▶ **THE REQUEST**: Please rewrite all the entries below, swapping "small shed" for "storage shed" wherever it occurs and keeping every other word the same. Leave the pictures out of your answer.

▶ **RECORDS FOR THIS EXERCISE**:
★ ★ ★
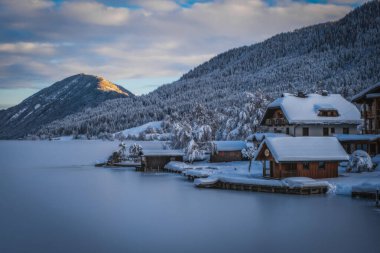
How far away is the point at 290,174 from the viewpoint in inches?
1949

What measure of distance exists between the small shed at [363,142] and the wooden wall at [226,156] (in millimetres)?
17763

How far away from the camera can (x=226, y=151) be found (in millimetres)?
74250

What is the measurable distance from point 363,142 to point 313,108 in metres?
11.3

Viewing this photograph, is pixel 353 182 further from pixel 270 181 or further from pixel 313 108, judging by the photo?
pixel 313 108

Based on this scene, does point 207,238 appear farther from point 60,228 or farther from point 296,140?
point 296,140

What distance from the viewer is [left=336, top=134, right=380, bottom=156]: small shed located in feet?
193

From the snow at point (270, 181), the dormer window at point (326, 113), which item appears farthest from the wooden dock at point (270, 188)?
the dormer window at point (326, 113)

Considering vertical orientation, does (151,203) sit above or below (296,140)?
below

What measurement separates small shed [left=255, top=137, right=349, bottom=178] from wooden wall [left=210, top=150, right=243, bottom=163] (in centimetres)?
2318

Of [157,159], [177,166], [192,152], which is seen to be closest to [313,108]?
[192,152]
★ ★ ★
▶ **TASK SOLUTION**:
How far away is the point at 290,174 from the viewpoint in inches?
1949

What measure of distance exists between the storage shed at [363,142] and the wooden wall at [226,156] (in millimetres)?
17763

How far away from the camera can (x=226, y=151) be found (in millimetres)?
74250

What is the measurable distance from point 363,142 to point 313,108 in metres?
11.3

Viewing this photograph, is pixel 353 182 further from pixel 270 181 or further from pixel 313 108, judging by the photo?
pixel 313 108

Based on this scene, does point 207,238 appear farther from point 60,228 or farther from point 296,140?
point 296,140

What distance from the viewer is [left=336, top=134, right=380, bottom=156]: storage shed located in feet?
193

From the snow at point (270, 181), the dormer window at point (326, 113), which item appears farthest from the wooden dock at point (270, 188)?
the dormer window at point (326, 113)

Considering vertical orientation, does (151,203) sit above or below (296,140)?
below

What measurement separates storage shed [left=255, top=137, right=349, bottom=178] from wooden wall [left=210, top=150, right=243, bottom=163] (in centimetres)?
2318

Of [157,159], [177,166], [192,152], which is seen to be closest to [313,108]?
[192,152]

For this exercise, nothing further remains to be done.